In Ruhinda, the solar-powered flagship EKOCENTER is set to benefit over 25,000 residents by easing their access to quality health care, 3G Wifi-internet services, mobile charging services, purified water, a retail store as well as a lit football pitch. To pull this off, The Coca-Cola Company partnered with Ericsson, MedShare, Pentair, Phillips, Solarkiosk and TIGO Rwanda as well the government of Rwanda and the people of the Ruhunda.

Ericssson helped to construct a new mobile phone tower providing connectivity while TIGO Rwanda is providing 3G-WIFI. MedShare provides medicines to the government-run Ruhunda Health Centre while Pentair operates two water purification units that provide up to 20,000 litres of safe drinking water to the people of Ruhunda. Phillips came in with the lighting of the football pitch and surrounding areas.

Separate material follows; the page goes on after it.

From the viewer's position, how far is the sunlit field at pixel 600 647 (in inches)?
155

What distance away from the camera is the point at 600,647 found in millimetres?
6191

Solarkiosk designed and operates the EKOCENTRE.



Ruhunda Health Centre

During the ceremony to launch the facility both President Kagame didn’t seem to have much to say, given that he has been at the helm of Rwanda’s recovery for the last 22 years and such a project is a mere window into the things he has championed all these years. Rwanda’s record on health particularly health insurance is a story that has been told several times. ICT in Africa is almost hard to touch without finding his name appearing somewhere. The same applies to basic hygiene (water) and his love for sports is not a government secret as well.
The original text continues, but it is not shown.